It’s the pinnacle of fitness: six-pack abs. We all want them. And while it’s tough to get six-pack abs at any age, that challenge becomes exponentially more difficult once you pass 30.
Thankfully, if you’re already reasonably fit, just a few tweaks to your routine here, a few modifications to your diet there, and you’ll be well on your way to shredded stomach glory. To that end, we’ve gathered up the best tips and tricks—expert-approved advice to ensure that, in no time, you’ll have the sculpted abs of your dreams. And for some core-specific moves, check out The Best Workouts For Getting That Summer Six-Pack.
Despite the fact that sit-ups been widely rebuked—everyone from Harvard Medical School to the U.S. Army advises against performing them—you shouldn’t discount the classic move just yet. The sit-up’s “primary function is to work your rectus abdominis, which are those six-pack muscles that most people want,” says Katie Barrett, lead instructor at B/SPOKE Cycling Studio in Boston and a certified personal trainer. “But doing that full sit-up is also going to work your hip flexors and other stabilizing core muscles.” The key is making sure you’re doing them correctly. (And here’s how to do just that).

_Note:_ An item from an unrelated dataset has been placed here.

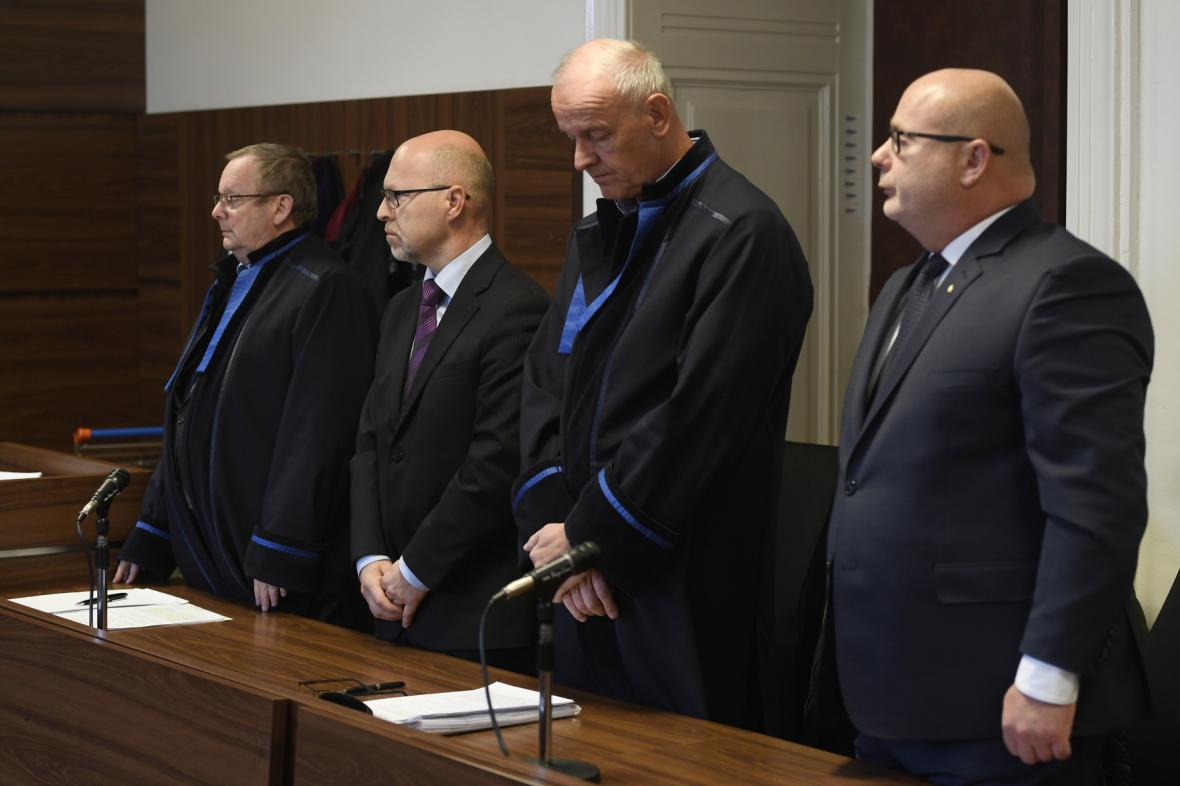 Tomáš Perutka (druhý zleva) a Ondřej Páleník (vpravo)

Common knowledge will tell you that, to get six-pack abs, carbs are verboten. Common knowledge is right—kind of. The key is to avoid the wrong carbs, like French fries, and eat the right carbs, like sweet potatoes. These orange goodies are full of carotenoids, which prevent calories from turning into fat; fiber, which helps you stay sated, and ultimately eat less; and Vitamin C, which’ll give you energy (for working out). And for more ab-shredding foods, check out the 10 Healthy Carbs That Won’t Derail Your Six-Pack.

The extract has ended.